From the time stamp, I could see that my husband had made a late-night trip to Publix. The itemized list made me pause: He’d bought a pack of gum, a 20-oz. Diet Coke and three 24-packs of toilet paper.
This, combined with our 14-year-olds’ recent string of sleepovers here, only pointed to one conclusion. My husband was helping turn our sons into suburban outlaws.
Yep, he’d actually driven them and three friends to our neighborhood Publix to buy toilet paper so they could meet some other neighborhood friends and roll the yard of the unfortunate friend who couldn’t come that night.
I’m sure they didn’t look suspicious at all; a bunch of giggling 14-year-old boys elbowing each other as my husband tried to decide if want wants his TP haul bagged in paper or plastic.
Apparently getting your yard rolled, or “TP’d,” as some may call it, is like a tip of the hat. It’s a sign of affection, if you will, not an insulting act of vandalism the way I thought of it growing up.
The first time my boys rolled someone’s yard, they were invited to go by a friend of theirs who had another friend sleeping over. No kid comes up with this idea alone, apparently. If yours does, you may want to make sure he isn’t turning into some modern-day Boo Radley.

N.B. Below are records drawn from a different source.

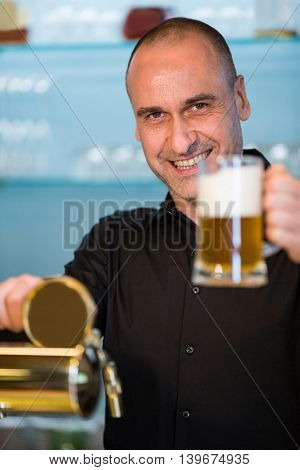 Portrait of bar tender holding beer glass at bar counter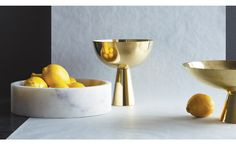 """Elevate a fresh fruit display or centerpiece to new heights with our Brass Pedestal Bowls. These elegant brass bowls will add a sophisticated shine wherever they're used — on the dining table, the buffet or even the kitchen island. They'll also add a sculptural element to a bookshelf or mantle.    •tall: 7.5"""" diameter x 8""""H  •low: 12"""" diameter x 5.5""""H   •polished brass"""
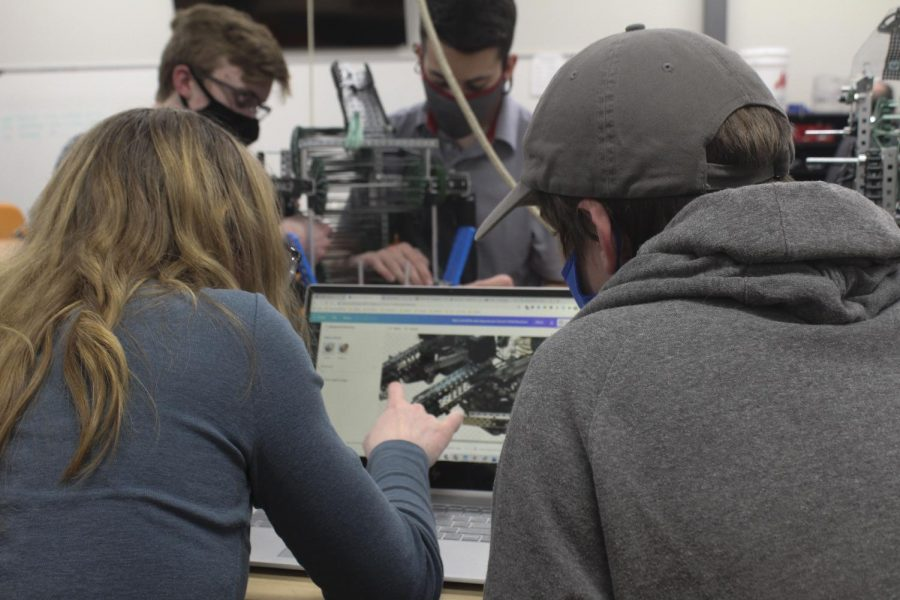 Juniors Brylea Schmidt and Ben Gorman focus on a CAD model for their robot to help with the design of their robot that they built. The team recently competed in Hesston this past Saturday and Hesston usually serves as the site for state robotics each spring.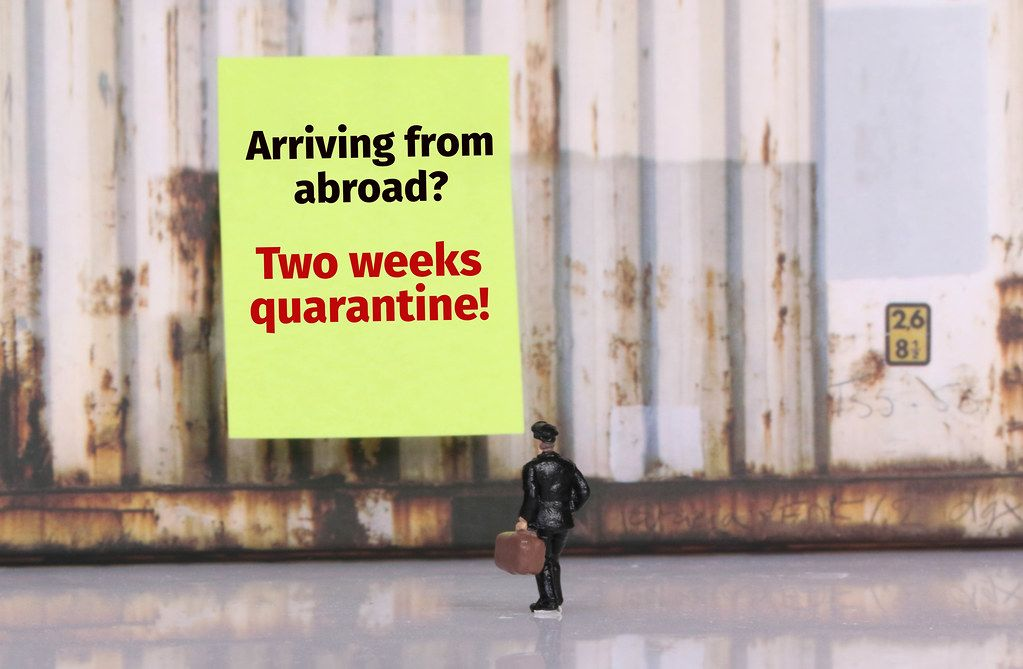 Man with a suitcase standing in front of yellow board with Two weeks quarantine warning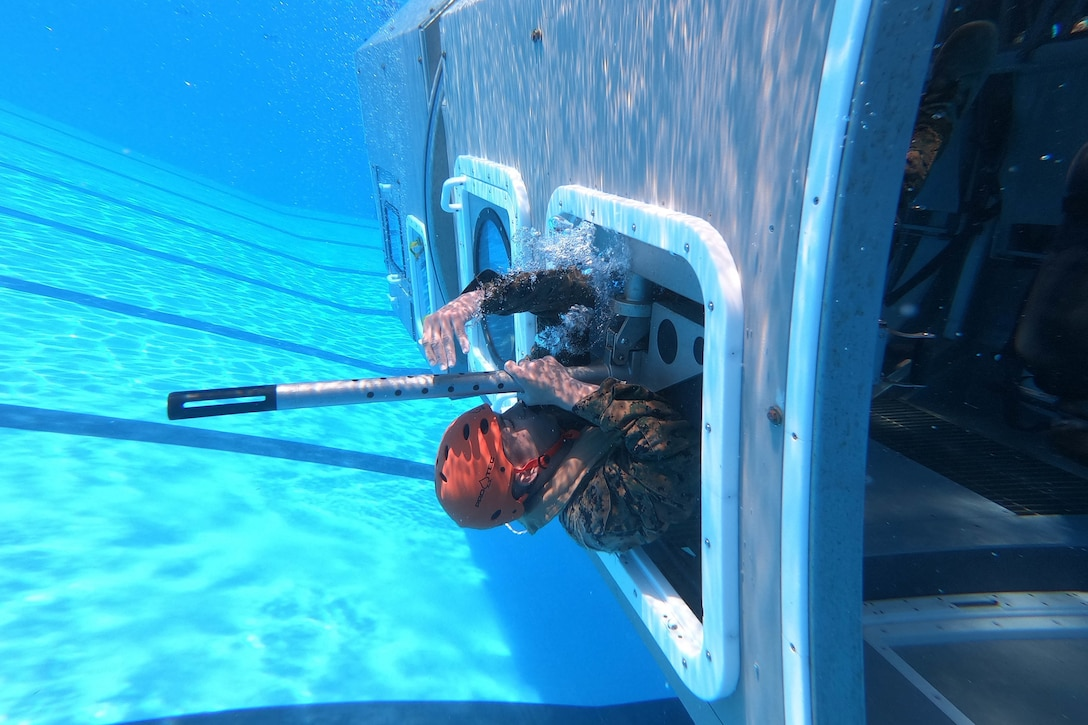 A man swims out of a helicopter window underwater.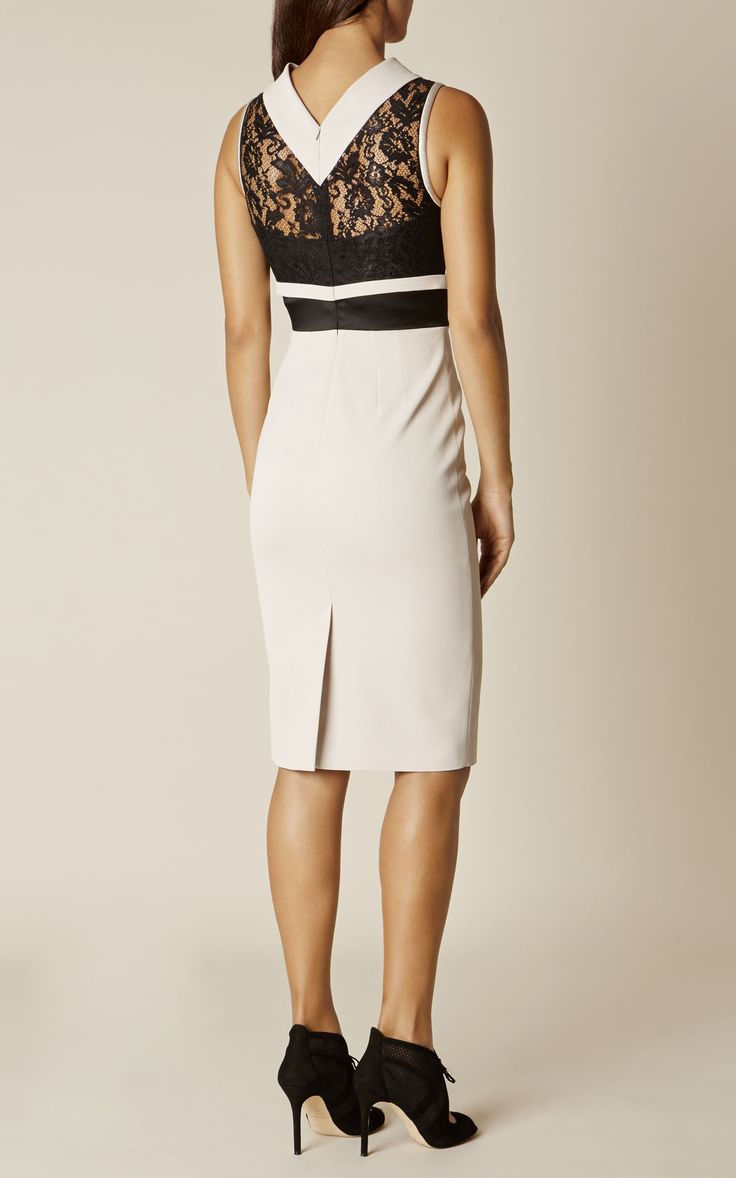 Кремовое платье-карандаш с цветочными кружевными деталями в районе плечей и спины, имеет черный пояс, который создает иллюзию будто платье состоит из  двух частей. Модель без рукавов с круглым вырезом и скрытой застежкой-молнией по центру спины.
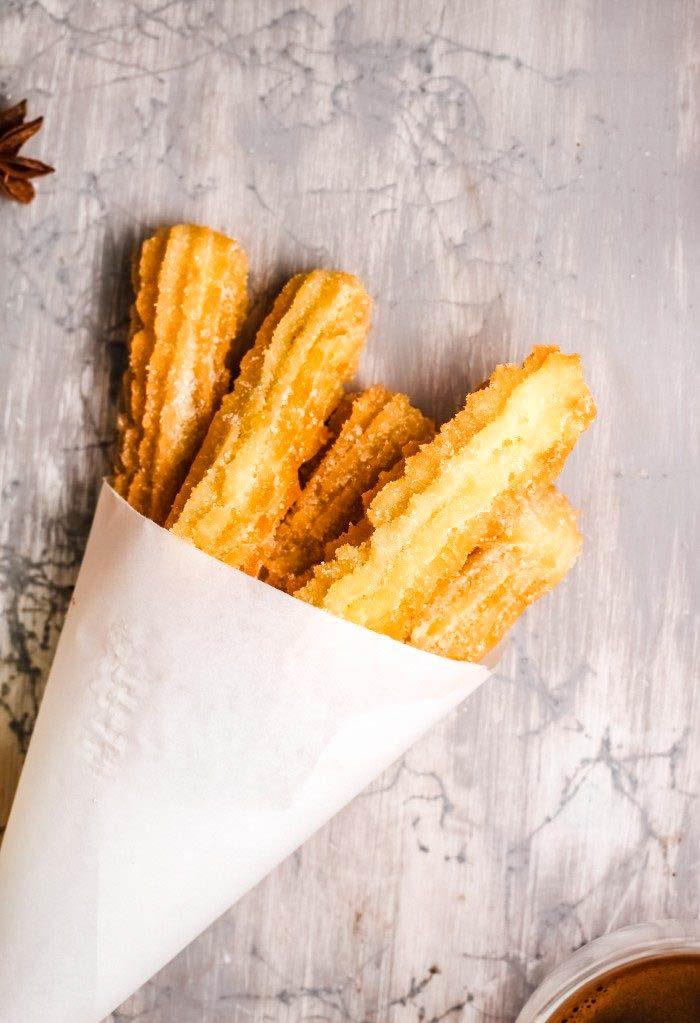cinnamon churros in paper cone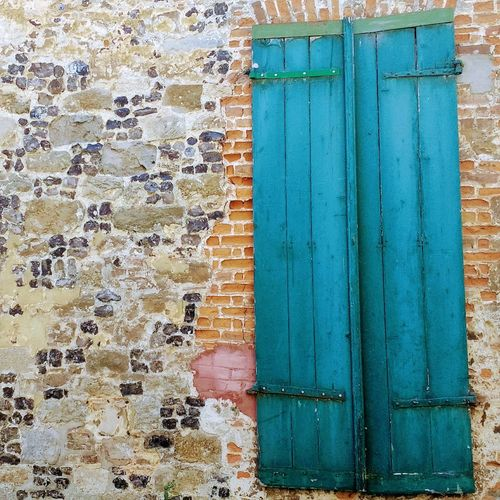 Colors in France Full Frame Multi Colored Architecture Building Exterior Outdoors Built Structure Textured  The Architect - 2017 EyeEm Awards The Street Photographer - 2017 EyeEm Awards Architecture Art Is Everywhere Colors Colour Of Life Coloured House Doors And Windows Around The World EyeEmNewHere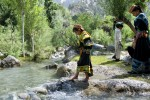Kalash children play in the glacial river that runs through the Bumburet Valley and their village of Brun, providing the community with fresh, clean water for agriculture, drinking and bathing.
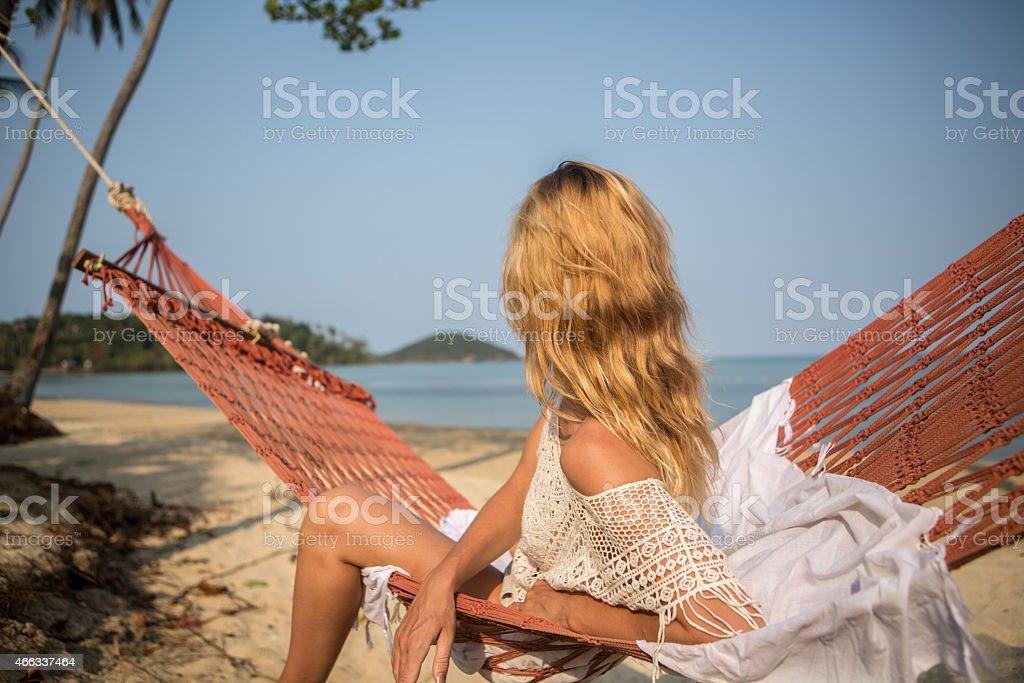Woman sitting on hammock-Exotic beach stock photo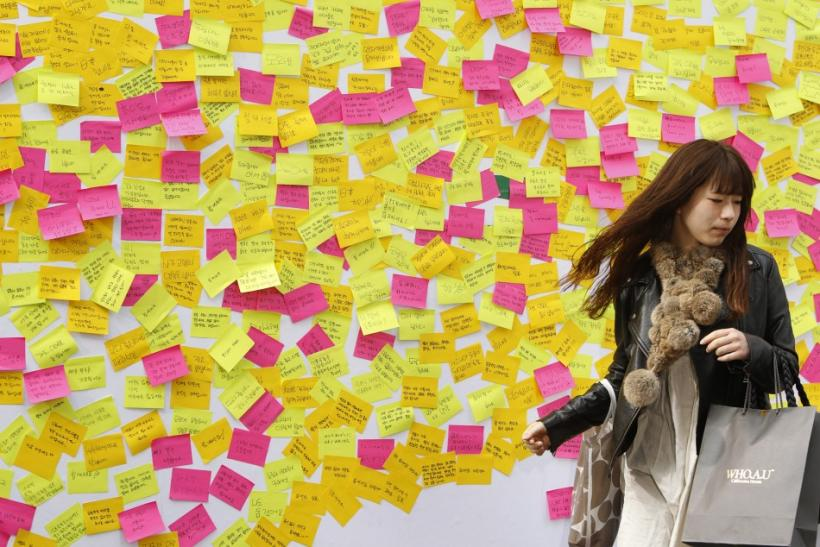 A woman walks away from a message wall after writing a message to the victims of last week's earthquake and tsunami in Japan in central Seoul March 16, 2011.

Still, my neighbors and I all consider ourselves to be conscientious parents. Not wanting them to walk the streets in the middle of the night, her parents drove them to the intended victim’s house. Then her dad had to remind them to at least try to be discreet about sneaking up to roll someone’s yard. Not exactly hardcore rebels, they were sashaying up the front walk like they were calling on Sunday.
This particular house only had one new sapling and a huge euonymus bush in the front yard, so they wrapped about a dozen rolls around those two plants and then scampered back into the truck to try another house.
I don’t mind their rolling their friends’ yards because they usually go by the next day to help clean up. They never use anything permanently damaging, like eggs, or anything super messy like the melted Pudding Pops someone left in my mailbox once in seventh grade.
I suspect it’s much more of a social activity for them, since most of the TP is only half-heartedly tossed about eight feet in the air.
Back in my day, I knew a few boys who could throw so high they’d make you regret for three weeks that our society doesn’t still use a Sears catalog in the bathroom.
I guess I should be glad they’re participating in a physical activity outside rather than playing Xbox all night, right?
Maybe not, but there are worse things they could be doing. And worse things I could find in my husband’s pocket.